To do =>
What should come back is the data below, word for word, minus any picture.

━━━ Provided entries ━━━

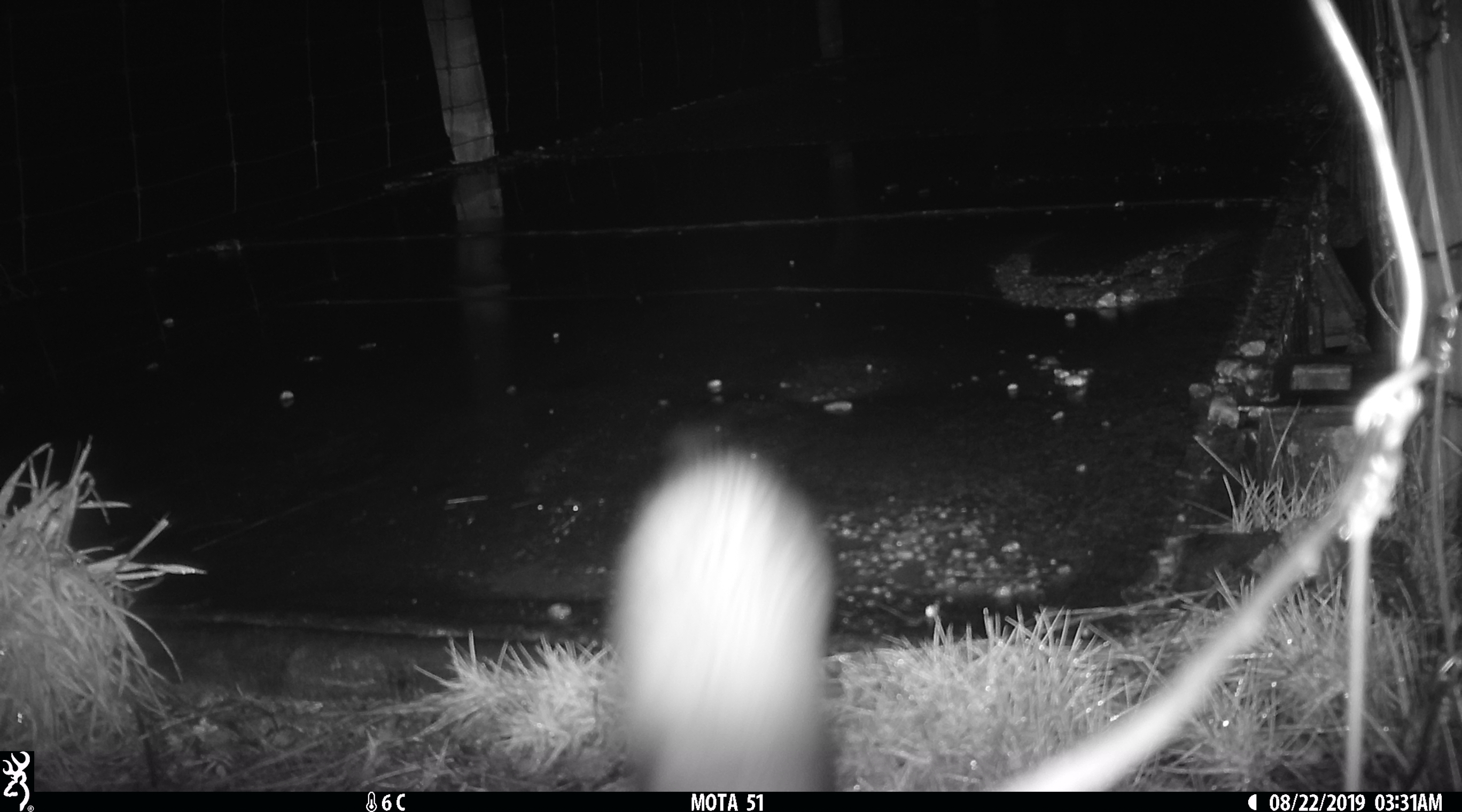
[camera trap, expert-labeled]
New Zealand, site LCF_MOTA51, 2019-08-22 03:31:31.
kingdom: Animalia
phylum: Chordata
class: Mammalia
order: Carnivora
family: Mustelidae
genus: Mustela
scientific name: Mustela furo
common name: ferret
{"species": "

━━━

Exercise answer =>
[camera trap, expert-labeled]
New Zealand, site LCF_MOTA51, 2019-08-22 03:31:31.
kingdom: Animalia
phylum: Chordata
class: Mammalia
order: Carnivora
family: Mustelidae
genus: Mustela
scientific name: Mustela furo
common name: ferret
{"species": "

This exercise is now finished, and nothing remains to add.